Goal of the exercise
Return every item below word for word, keeping each line as it stands but leaving out the pictures.

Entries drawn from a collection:
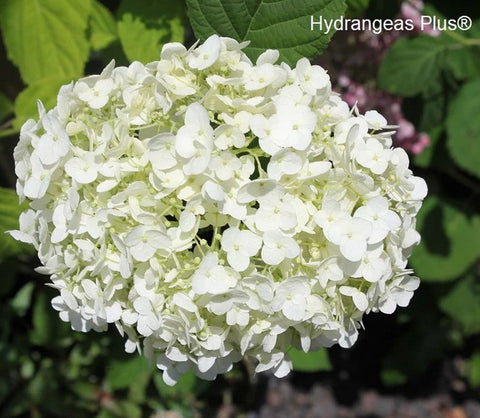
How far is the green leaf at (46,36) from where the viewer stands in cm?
128

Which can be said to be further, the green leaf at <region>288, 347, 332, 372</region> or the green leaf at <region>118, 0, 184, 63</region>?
the green leaf at <region>288, 347, 332, 372</region>

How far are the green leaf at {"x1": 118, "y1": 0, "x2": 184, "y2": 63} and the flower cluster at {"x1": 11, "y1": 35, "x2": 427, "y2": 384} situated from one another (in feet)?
1.06

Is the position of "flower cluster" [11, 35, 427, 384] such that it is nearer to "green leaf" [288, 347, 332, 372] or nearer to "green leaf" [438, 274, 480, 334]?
"green leaf" [288, 347, 332, 372]

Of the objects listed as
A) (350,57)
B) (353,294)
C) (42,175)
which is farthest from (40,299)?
(353,294)

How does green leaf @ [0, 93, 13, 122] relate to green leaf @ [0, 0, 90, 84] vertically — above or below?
below

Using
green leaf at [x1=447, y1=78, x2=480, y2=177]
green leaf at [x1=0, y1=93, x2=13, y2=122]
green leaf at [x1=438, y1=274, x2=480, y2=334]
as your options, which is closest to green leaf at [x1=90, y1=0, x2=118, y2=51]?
green leaf at [x1=0, y1=93, x2=13, y2=122]

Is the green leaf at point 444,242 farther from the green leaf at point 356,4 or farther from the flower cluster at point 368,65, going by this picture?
the green leaf at point 356,4

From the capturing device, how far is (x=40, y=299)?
231cm

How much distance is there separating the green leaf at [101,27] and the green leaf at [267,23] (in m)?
0.42

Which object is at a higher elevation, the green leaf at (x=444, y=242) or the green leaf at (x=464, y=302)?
the green leaf at (x=444, y=242)

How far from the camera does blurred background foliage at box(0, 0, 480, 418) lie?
126 centimetres

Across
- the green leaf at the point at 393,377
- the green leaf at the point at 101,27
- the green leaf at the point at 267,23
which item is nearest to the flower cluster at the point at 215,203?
the green leaf at the point at 267,23

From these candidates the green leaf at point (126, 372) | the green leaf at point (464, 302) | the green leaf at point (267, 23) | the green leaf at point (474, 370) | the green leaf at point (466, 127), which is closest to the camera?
the green leaf at point (267, 23)

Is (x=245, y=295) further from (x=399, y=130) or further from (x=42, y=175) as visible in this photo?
(x=399, y=130)
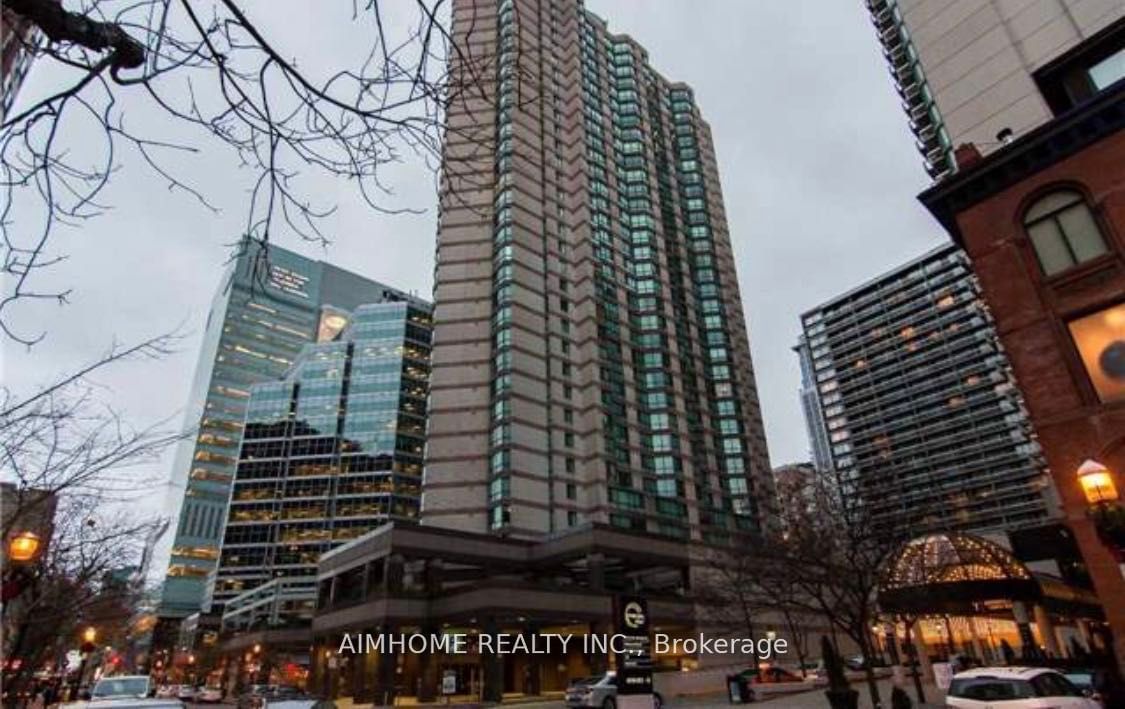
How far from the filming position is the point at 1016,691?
45.3ft

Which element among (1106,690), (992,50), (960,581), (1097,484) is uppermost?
(992,50)

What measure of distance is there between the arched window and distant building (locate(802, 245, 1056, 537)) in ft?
324

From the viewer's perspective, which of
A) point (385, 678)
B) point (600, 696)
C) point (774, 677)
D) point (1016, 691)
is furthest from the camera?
point (385, 678)

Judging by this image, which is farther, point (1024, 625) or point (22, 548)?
point (1024, 625)

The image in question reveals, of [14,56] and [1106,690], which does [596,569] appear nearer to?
[1106,690]

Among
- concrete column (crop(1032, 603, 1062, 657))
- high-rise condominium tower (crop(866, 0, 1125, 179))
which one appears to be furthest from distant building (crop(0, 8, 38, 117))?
concrete column (crop(1032, 603, 1062, 657))

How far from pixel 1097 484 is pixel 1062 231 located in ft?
29.8

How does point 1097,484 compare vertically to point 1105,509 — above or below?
above

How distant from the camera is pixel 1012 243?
18.0 meters

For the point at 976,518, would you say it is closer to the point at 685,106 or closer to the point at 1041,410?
the point at 685,106

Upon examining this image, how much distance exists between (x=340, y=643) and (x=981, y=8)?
66.5 m

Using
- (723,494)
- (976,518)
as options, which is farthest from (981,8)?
(976,518)

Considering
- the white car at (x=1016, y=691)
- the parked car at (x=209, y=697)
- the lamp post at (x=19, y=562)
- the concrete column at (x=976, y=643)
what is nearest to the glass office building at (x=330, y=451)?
the parked car at (x=209, y=697)

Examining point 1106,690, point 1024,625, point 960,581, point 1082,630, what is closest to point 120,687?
point 1106,690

Result for this task
How far is the green leaf at (46,36) from where the viewer stands in cm?
128

Which can be said to be further, the green leaf at <region>288, 347, 332, 372</region> or the green leaf at <region>118, 0, 184, 63</region>?
the green leaf at <region>288, 347, 332, 372</region>

How far are the green leaf at {"x1": 118, "y1": 0, "x2": 184, "y2": 63} and the flower cluster at {"x1": 11, "y1": 35, "x2": 427, "y2": 384} situated from one another (in feet)?
1.06

Is the position of "flower cluster" [11, 35, 427, 384] such that it is nearer to "green leaf" [288, 347, 332, 372] or nearer to "green leaf" [438, 274, 480, 334]?
"green leaf" [288, 347, 332, 372]

Of the objects listed as
A) (350,57)
B) (353,294)
C) (42,175)
which is farthest from (40,299)?
(353,294)

How does green leaf @ [0, 93, 13, 122] relate to green leaf @ [0, 0, 90, 84] vertically — above or below?
below

Using
green leaf at [x1=447, y1=78, x2=480, y2=177]
green leaf at [x1=0, y1=93, x2=13, y2=122]
green leaf at [x1=438, y1=274, x2=480, y2=334]
as your options, which is closest to green leaf at [x1=90, y1=0, x2=118, y2=51]?
green leaf at [x1=0, y1=93, x2=13, y2=122]

Is the green leaf at point 444,242 farther from the green leaf at point 356,4 or farther from the flower cluster at point 368,65, going by this picture?
the green leaf at point 356,4

From the capturing device, how far is (x=40, y=299)?
231cm

How much distance is there separating the green leaf at [101,27] and the green leaf at [267,23] (in m)?
0.42

Which object is at a higher elevation, the green leaf at (x=444, y=242) or the green leaf at (x=464, y=302)?
the green leaf at (x=444, y=242)

How far from the camera does blurred background foliage at box(0, 0, 480, 418) lie?
126 centimetres

Across
- the green leaf at the point at 393,377
- the green leaf at the point at 101,27
- the green leaf at the point at 267,23
which item is nearest to the flower cluster at the point at 215,203?
the green leaf at the point at 267,23

From these candidates the green leaf at point (126, 372) | the green leaf at point (464, 302) | the green leaf at point (267, 23) | the green leaf at point (474, 370) | the green leaf at point (466, 127), which is closest to the camera?
the green leaf at point (267, 23)

Is (x=245, y=295) further from (x=399, y=130) or further from (x=42, y=175) as visible in this photo?
(x=399, y=130)
How far from the filming position is the point at 1016,691?
45.3ft

Which element among (1106,690), (992,50), (960,581), (1097,484) is uppermost?
(992,50)

What measure of distance is there between the arched window and distant building (locate(802, 245, 1056, 537)) in ft?
324

From the viewer's perspective, which of
A) point (385, 678)
B) point (600, 696)
C) point (774, 677)
D) point (1016, 691)
is furthest from the camera?
point (385, 678)

Judging by this image, which is farther, point (1024, 625) or point (22, 548)?
point (1024, 625)

The image in question reveals, of [14,56] and [1106,690], which does [596,569] appear nearer to?
[1106,690]

Among
- concrete column (crop(1032, 603, 1062, 657))
- high-rise condominium tower (crop(866, 0, 1125, 179))
which one appears to be furthest from distant building (crop(0, 8, 38, 117))?
concrete column (crop(1032, 603, 1062, 657))

How far from pixel 1097 484 is pixel 1062 231 located in ft?
29.8

How does point 1097,484 compare vertically to point 1105,509 — above or below?
above

How distant from the camera is pixel 1012 243?
18.0 meters

For the point at 976,518, would you say it is closer to the point at 685,106 or closer to the point at 1041,410?
the point at 685,106

Upon examining this image, how much distance exists between (x=340, y=643) and (x=981, y=8)?
66.5 m

Using
- (723,494)
- (976,518)
as options, which is farthest from (981,8)?
(976,518)

Considering
- the white car at (x=1016, y=691)
- the parked car at (x=209, y=697)
- the lamp post at (x=19, y=562)
- the concrete column at (x=976, y=643)
what is nearest to the glass office building at (x=330, y=451)?
the parked car at (x=209, y=697)

Examining point 1106,690, point 1024,625, point 960,581, point 1082,630, what is closest to point 120,687?
point 1106,690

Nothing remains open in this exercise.